Murmur is simply stunning—simultaneously expansive, inventive, and intimate. . . . It urges us to center the corners, the ghosts, the murmurs, the stories, and sights that live, breathe, and are essential if we want to have fullness of heart. An excavation of things forgotten, and both unremembered and mis-remembered, Barnett’s poems remind us that ‘sometimes flecks in the corners . . . are more than aberrations.’ With poems spanning histories, both personal and collective, and poems that center Blackness as a site of joy, promise, pain, and possibilities, these poems compel us toward knowledge we are deeply implicated in. Using the heart, its murmur, and ghosts as connective thread, Barnett’s poems require us to listen to ‘our hauntings,’ as they tell us in lyrical language and form ‘how to give . . . ghosts a home’ because ‘the silence of ghosts becomes a lesson.’ This is a collection to revel in, to read, and to return to again and again. Barnett invites us to listen for the magnitude of stars and intimacy of histories still being made. I found myself breathless as I kept reading for the murmurs within and without.”

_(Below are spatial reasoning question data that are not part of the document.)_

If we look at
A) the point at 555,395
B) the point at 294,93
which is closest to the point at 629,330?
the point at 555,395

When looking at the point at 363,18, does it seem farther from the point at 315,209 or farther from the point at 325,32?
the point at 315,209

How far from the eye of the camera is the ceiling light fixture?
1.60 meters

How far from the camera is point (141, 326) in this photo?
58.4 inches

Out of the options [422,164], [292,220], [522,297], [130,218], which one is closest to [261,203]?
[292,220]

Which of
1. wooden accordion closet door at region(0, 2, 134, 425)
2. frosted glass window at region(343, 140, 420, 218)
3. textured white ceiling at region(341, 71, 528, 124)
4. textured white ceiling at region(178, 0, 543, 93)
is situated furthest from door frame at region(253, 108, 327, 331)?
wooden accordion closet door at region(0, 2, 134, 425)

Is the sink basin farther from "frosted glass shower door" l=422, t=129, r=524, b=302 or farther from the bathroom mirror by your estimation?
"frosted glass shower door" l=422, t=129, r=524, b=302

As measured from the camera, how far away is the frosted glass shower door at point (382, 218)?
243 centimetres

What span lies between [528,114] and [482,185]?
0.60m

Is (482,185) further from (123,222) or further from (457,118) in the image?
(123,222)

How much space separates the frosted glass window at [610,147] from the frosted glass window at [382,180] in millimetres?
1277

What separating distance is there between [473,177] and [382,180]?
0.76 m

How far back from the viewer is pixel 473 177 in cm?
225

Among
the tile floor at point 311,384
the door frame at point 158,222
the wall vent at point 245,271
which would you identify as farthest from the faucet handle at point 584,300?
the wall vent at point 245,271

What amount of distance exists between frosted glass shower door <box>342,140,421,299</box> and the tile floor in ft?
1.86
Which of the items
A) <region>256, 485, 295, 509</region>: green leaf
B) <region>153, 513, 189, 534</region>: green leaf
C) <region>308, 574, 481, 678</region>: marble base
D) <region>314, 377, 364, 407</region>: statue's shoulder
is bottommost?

“In Murmur, Barnett navigates race, family, love, politics, and the intersections of these topics much like a well-versed singer performing their most familiar song. Whether addressing would-be white audiences of a Black poet’s work, past lovers, or recent presidents, Barnett's use of language and imagery rings at the right frequency at each turn. . . . He knows which poems and the notes within them need to be belted at the top of his lungs, which are a smooth croon, and which need to be whispered—murmured, even. With these poems, he ‘invite[s you] up to the mic’ with him, dares you to stand as his song vibrates through you, and see if the bass bumping through your bones doesn’t move you to join him in song.”

 

Murmur plays jazz on the spinal cord. It tastes like a sweet drink on a hot day, like heritage made poem. Reminiscent of Terrance Hayes, Jericho Brown, and Ayinde Russell, Barnett invites soul and wisdom to the page and reinvents the action of murmuring to relinquish fear, hate, and disappointment—an inheritance his speakers refuse to accept. Rather than bringing us to our knees, Murmur levitates us, points a new path forward. Celebrate with these poems. Pray and celebrate.”